• Work order: Write the full listing out again, word for word, but omit the pictures.

BEGIN Records to use

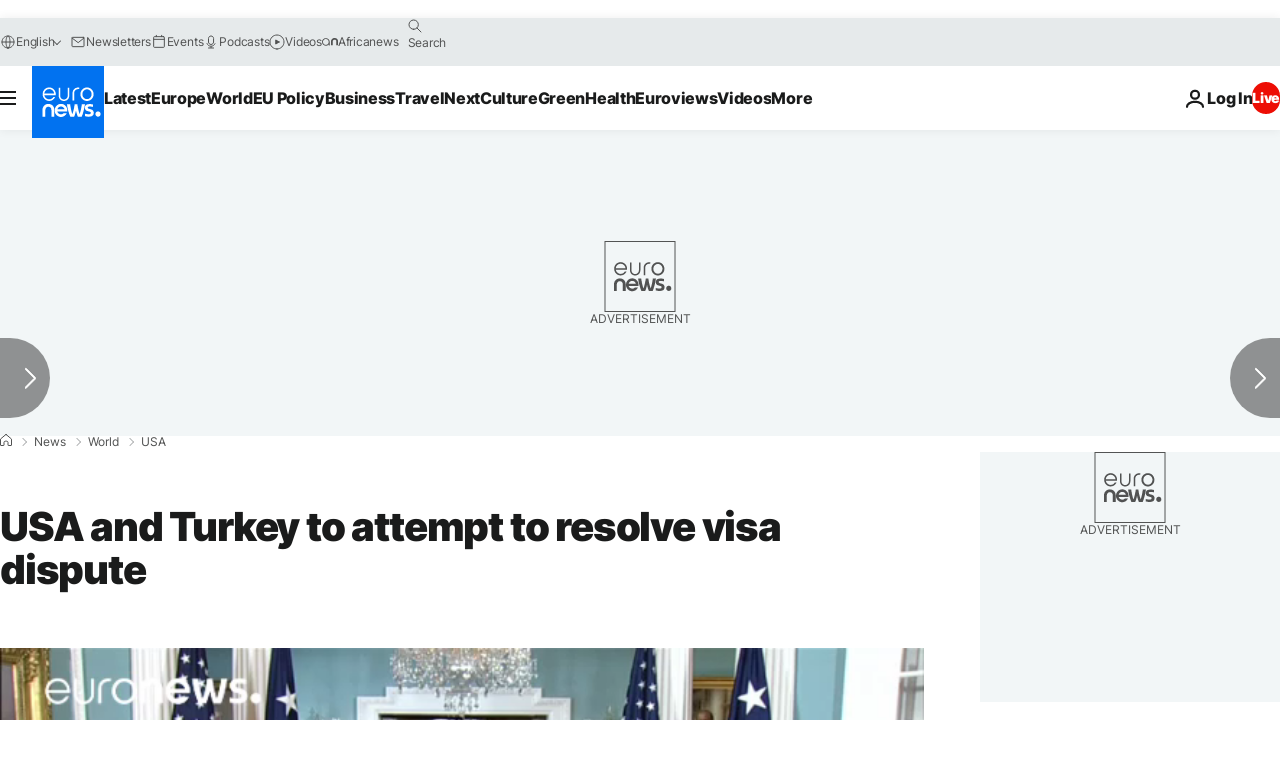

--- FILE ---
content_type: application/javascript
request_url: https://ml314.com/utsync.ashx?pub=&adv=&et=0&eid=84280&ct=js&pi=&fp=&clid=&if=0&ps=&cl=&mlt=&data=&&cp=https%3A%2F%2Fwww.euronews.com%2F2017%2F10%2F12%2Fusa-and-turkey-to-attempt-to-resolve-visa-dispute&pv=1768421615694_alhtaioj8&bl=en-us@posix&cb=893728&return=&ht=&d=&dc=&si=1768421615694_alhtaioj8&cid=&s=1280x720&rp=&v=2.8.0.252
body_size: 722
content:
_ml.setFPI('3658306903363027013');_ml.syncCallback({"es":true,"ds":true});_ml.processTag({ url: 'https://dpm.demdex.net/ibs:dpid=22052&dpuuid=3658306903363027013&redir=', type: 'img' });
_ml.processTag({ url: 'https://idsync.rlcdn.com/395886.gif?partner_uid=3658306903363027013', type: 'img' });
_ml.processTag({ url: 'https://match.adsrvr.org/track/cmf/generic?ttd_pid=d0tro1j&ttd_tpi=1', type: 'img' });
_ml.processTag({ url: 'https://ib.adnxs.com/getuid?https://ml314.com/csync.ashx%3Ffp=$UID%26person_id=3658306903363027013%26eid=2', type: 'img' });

END Records to use

• Task output:
--- FILE ---
content_type: application/javascript
request_url: https://ml314.com/utsync.ashx?pub=&adv=&et=0&eid=84280&ct=js&pi=&fp=&clid=&if=0&ps=&cl=&mlt=&data=&&cp=https%3A%2F%2Fwww.euronews.com%2F2017%2F10%2F12%2Fusa-and-turkey-to-attempt-to-resolve-visa-dispute&pv=1768421615694_alhtaioj8&bl=en-us@posix&cb=893728&return=&ht=&d=&dc=&si=1768421615694_alhtaioj8&cid=&s=1280x720&rp=&v=2.8.0.252
body_size: 722
content:
_ml.setFPI('3658306903363027013');_ml.syncCallback({"es":true,"ds":true});_ml.processTag({ url: 'https://dpm.demdex.net/ibs:dpid=22052&dpuuid=3658306903363027013&redir=', type: 'img' });
_ml.processTag({ url: 'https://idsync.rlcdn.com/395886.gif?partner_uid=3658306903363027013', type: 'img' });
_ml.processTag({ url: 'https://match.adsrvr.org/track/cmf/generic?ttd_pid=d0tro1j&ttd_tpi=1', type: 'img' });
_ml.processTag({ url: 'https://ib.adnxs.com/getuid?https://ml314.com/csync.ashx%3Ffp=$UID%26person_id=3658306903363027013%26eid=2', type: 'img' });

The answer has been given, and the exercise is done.